SCS 2022 Call for Papers

“Distanced Classics in a Time of Plague: What Have We Learned?”

Contact: Neil Coffee, University at Buffalo, SUNY, ncoffee@buffalo.edu

Organizer: Neil Coffee, University at Buffalo, SUNY

The COVID-19 crisis that began in early 2020 forced substantial changes upon the field of classics. Instructors and students suddenly found themselves teaching and learning at a distance. Some classicists were separated from libraries and offices and so forced to rely on more heavily on digital resources to carry out their research.

Of course, a reliance on online research and teaching tools is not new to the COVID era. For decades, classicists have gone online to teach, collaborate, and access texts, secondary scholarship, search tools, and bibliographies.

Nevertheless, the forced shift to greater online teaching and research raises questions about traditional work patterns. How has the relationship between classicists and digital methods changed due to COVID conditions? What consequences have these changes had, and what, if anything, can we learn from them to improve our research, teaching, outreach, and the overall culture of the profession?
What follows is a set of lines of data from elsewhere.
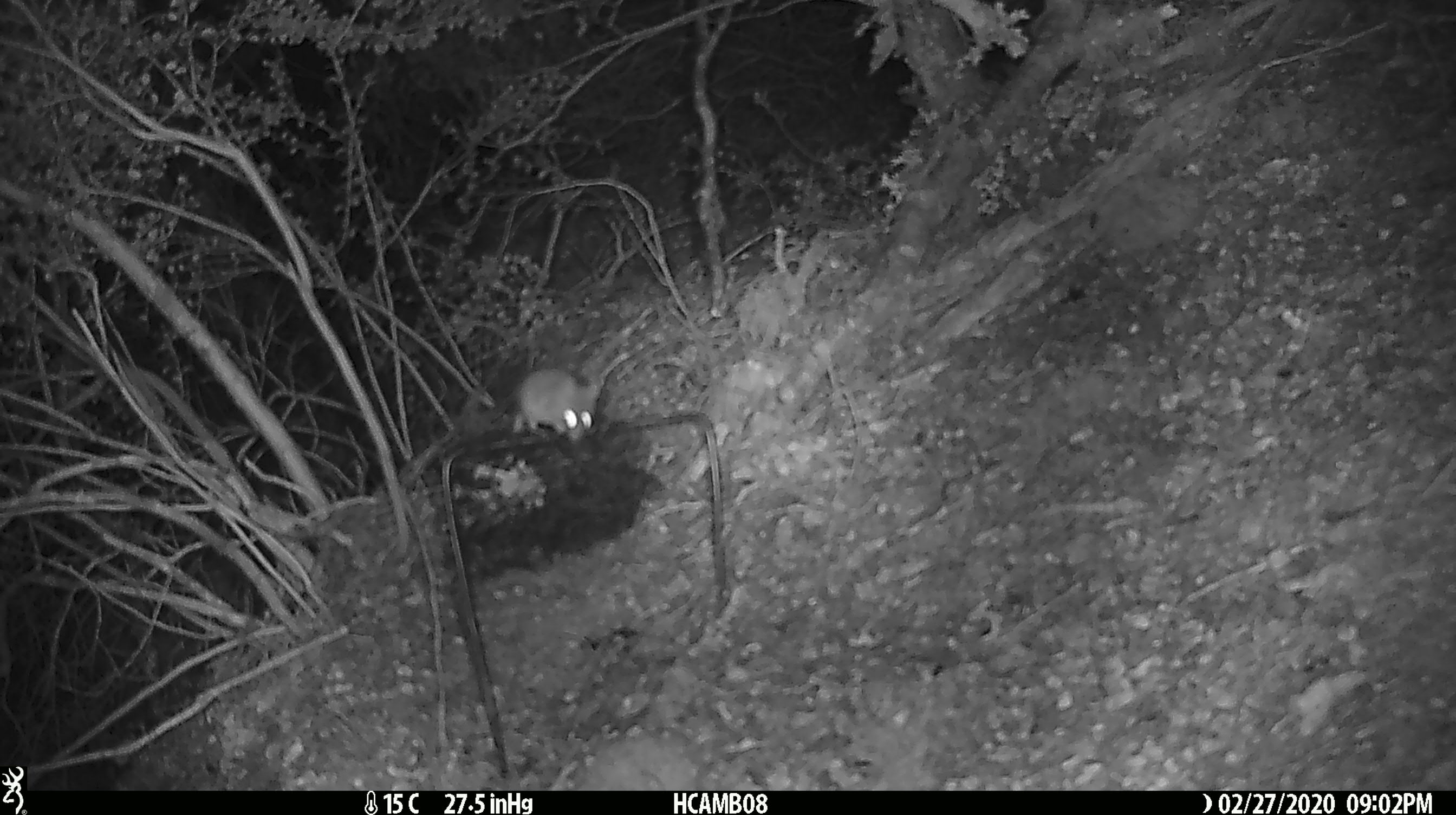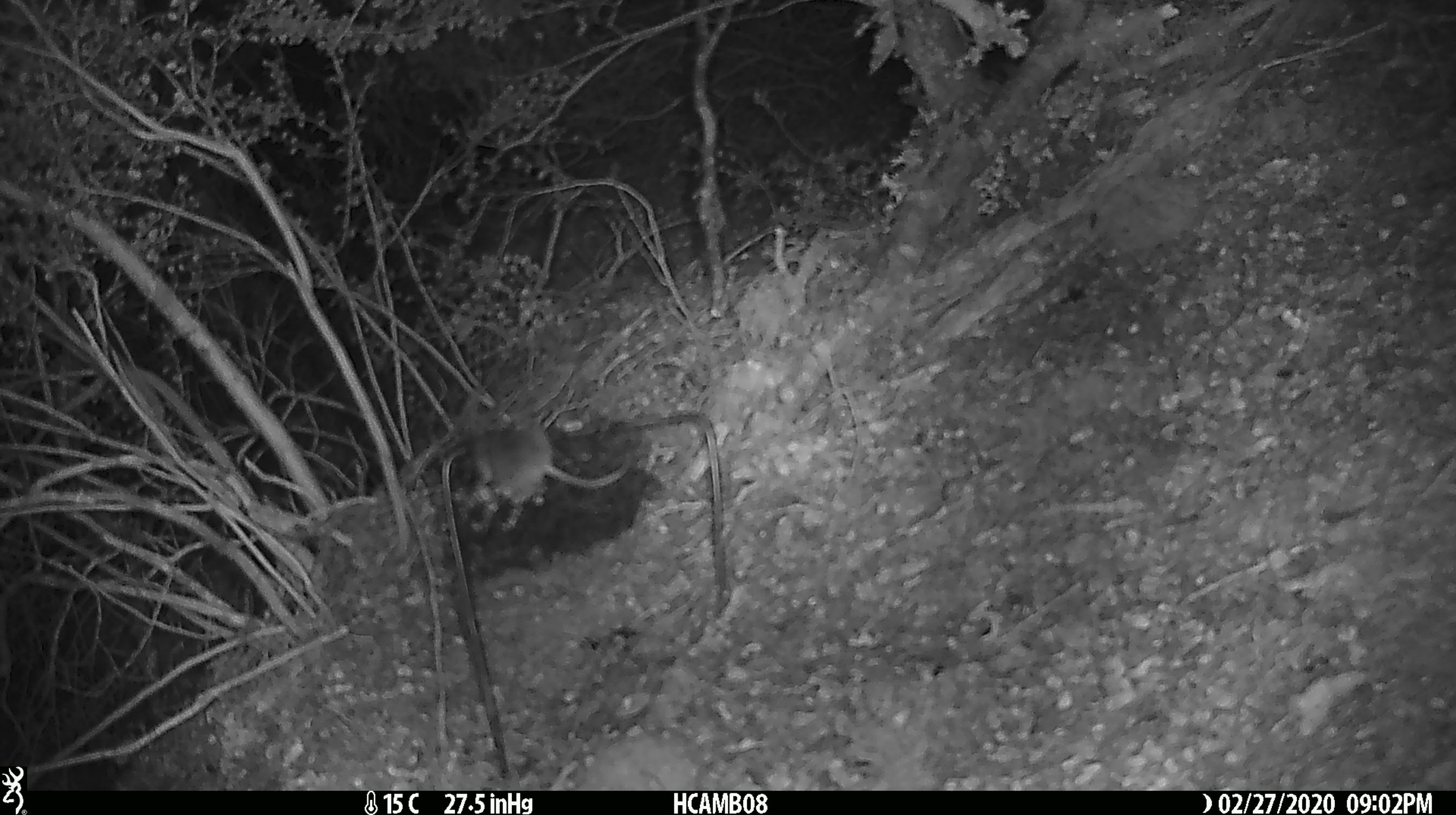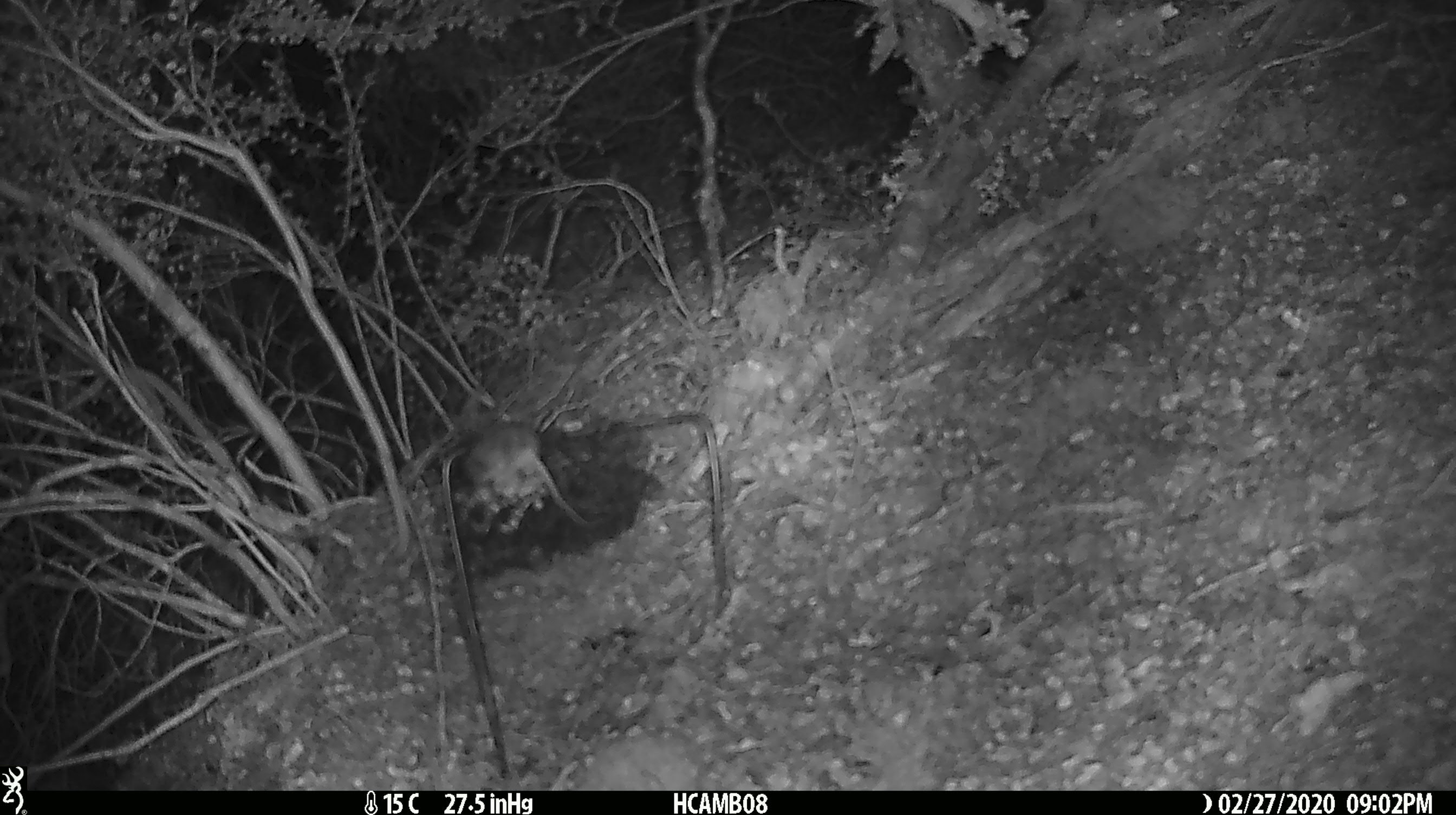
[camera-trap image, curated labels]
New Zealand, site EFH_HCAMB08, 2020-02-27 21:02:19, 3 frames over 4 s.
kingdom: Animalia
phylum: Chordata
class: Mammalia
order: Rodentia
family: Muridae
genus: Mus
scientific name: Mus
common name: mouse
Abstracts are invited that address any aspect of these broad topics. Some possible specific questions include:

  • What has the COVID era shown to be the costs and benefits to our professional lives of working remotely?
  • With in-person library access restricted, what have we learned, if anything, about the need for open online educational and research resources? How has this experience differed for those with differing levels of library resources? What would the consequences be if COVID accelerates the existing shift among libraries to online resources?
  • Has distance learning resulted in changes in administration support for students, faculty, and departments in ways that have created new challenges (e.g, staffing reductions, requirements for in-person vs. remote instruction)?
  • Has limited access to offices and libraries induced researchers to turn to greater use or development of digital tools to fill a lack in their research?
  • What have we learned from the last year about the costs and benefits of teaching remotely? How does the success of remote teaching vary by subject (e.g., language instruction vs. non-language instruction), by program (undergraduate vs. graduate), or by other factors?
  • What has the graduate student experience been of the COVID-era changes in their graduate training?
  • How have instructors coped with the challenge of students who have not had safe, reliable, high-speed internet access?
  • Has outreach to groups traditionally underrepresented in classics been hampered by the inability to meet in person, inadequate internet access, or other COVID-related obstacles?
  • What have the consequences been for students and programs of the inability to conduct educational travel, such as study abroad programs to the Mediterranean? What role have online programs played in filling the gap in educational travel? What lessons have been learned for such experiential education in the future?

We understand that these circumstances affect instructors at different ranks and different institutions differentially. We hope to compose a panel that reflects the fullest possible range of experiences in our field.

Anonymous abstracts of no more than 400 words should be sent to digitalclassicsassociation@gmail.com, with identifying information in the email. Abstracts will be refereed anonymously in accordance with SCS regulations. Submitters should confirm in their emails that they are SCS members in good standing. Abstracts should follow the formatting guidelines of the instructions for individual abstracts on the SCS website. The deadline for the submission of abstracts is Friday, April 9, 2021.